**Excerto selecionado:**
# # # # # # #
E, com o número 2.245, temos o visto a Fredrich (Kantor) Torberg em 19 de Junho, portanto, no último dia de Aristides como cônsul efectivo em Bordéus, e último dos três dias da ira em Bordéus.

Assim, o número do visto dado a Spett, regularmente pago, tem de estar entre 2.000 e 2.100, mais ou menos. Não precisou de consulta a Lisboa, porque já tinha visto do Haiti.

Quer dizer que, desde o princípio do ano até ao fim do dia 19 de Junho, não se chegaram a dar 2.500 vistos no Consulado de Bordéus.






Quem só ler Rui Afonso e acreditar em tudo o que ele diz ou insinua, ficará provavelmente com a ideia de que só Bordéus e, depois, Bayonne, é que deram vistos consulares para Portugal nos começos da 2.ª grande guerra.

Ora, isto é completamente errado, estando muitíssimo longe de ser assim.

De facto, no caminho do avanço das tropas alemãs, nós tínhamos em funcionamento ( e ainda temos), entre outros em França, os seguintes postos consulares:

a) dois na Holanda: um em Roterdão, e outro na Secção Consular da Legação da Haia;
b) um na Bélgica, em Antuérpia;
c) um em Paris.
# # # # # # #
**Extrato de dados:**
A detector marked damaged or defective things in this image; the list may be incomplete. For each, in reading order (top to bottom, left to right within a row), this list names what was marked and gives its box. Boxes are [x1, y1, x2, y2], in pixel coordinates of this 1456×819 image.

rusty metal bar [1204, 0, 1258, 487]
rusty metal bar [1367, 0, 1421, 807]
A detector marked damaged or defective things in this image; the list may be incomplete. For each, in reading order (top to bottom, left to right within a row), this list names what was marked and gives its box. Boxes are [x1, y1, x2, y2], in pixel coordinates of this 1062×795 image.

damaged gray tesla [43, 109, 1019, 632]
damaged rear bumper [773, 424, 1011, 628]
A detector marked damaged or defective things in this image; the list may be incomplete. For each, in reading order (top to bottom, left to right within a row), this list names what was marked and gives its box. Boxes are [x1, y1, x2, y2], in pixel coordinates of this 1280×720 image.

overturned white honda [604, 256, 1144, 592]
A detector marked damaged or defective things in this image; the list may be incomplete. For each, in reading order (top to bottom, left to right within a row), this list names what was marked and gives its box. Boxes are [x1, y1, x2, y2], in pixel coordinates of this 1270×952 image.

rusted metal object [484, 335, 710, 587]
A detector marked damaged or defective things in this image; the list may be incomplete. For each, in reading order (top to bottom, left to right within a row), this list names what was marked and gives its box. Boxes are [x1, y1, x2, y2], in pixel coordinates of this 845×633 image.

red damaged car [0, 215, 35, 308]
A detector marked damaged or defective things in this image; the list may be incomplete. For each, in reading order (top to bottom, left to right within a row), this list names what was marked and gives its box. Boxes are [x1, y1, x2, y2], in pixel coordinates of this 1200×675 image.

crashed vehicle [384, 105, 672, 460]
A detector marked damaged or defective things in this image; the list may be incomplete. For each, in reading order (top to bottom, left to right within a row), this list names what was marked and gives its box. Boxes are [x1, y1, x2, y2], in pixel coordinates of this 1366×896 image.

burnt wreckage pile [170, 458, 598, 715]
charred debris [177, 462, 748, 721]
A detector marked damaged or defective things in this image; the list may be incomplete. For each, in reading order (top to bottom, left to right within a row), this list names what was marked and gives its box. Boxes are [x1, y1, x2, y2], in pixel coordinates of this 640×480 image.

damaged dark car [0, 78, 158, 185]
# # # # # # #
**Pedido 1:**
No excerto sobre os vistos de Bordéus, reescreva o trecho de "Quer dizer que, desde" a "2.ª grande guerra.", trocando "Rui Afonso" por "esse autor".
**Pedido 2:**
Responda a estas perguntas com base no excerto sobre os vistos de Bordéus:
(a) A quem foi concedido o visto com o número 2.245?
(b) De que país era o visto que Spett já tinha?
(c) Em que cidade da Bélgica havia um posto consular?

**Resposta 1:**
Quer dizer que, desde o princípio do ano até ao fim do dia 19 de Junho, não se chegaram a dar 2.500 vistos no Consulado de Bordéus.






Quem só ler esse autor e acreditar em tudo o que ele diz ou insinua, ficará provavelmente com a ideia de que só Bordéus e, depois, Bayonne, é que deram vistos consulares para Portugal nos começos da 2.ª grande guerra.

**Resposta 2:**
(a) A Fredrich (Kantor) Torberg.
(b) Do Haiti.
(c) Em Antuérpia.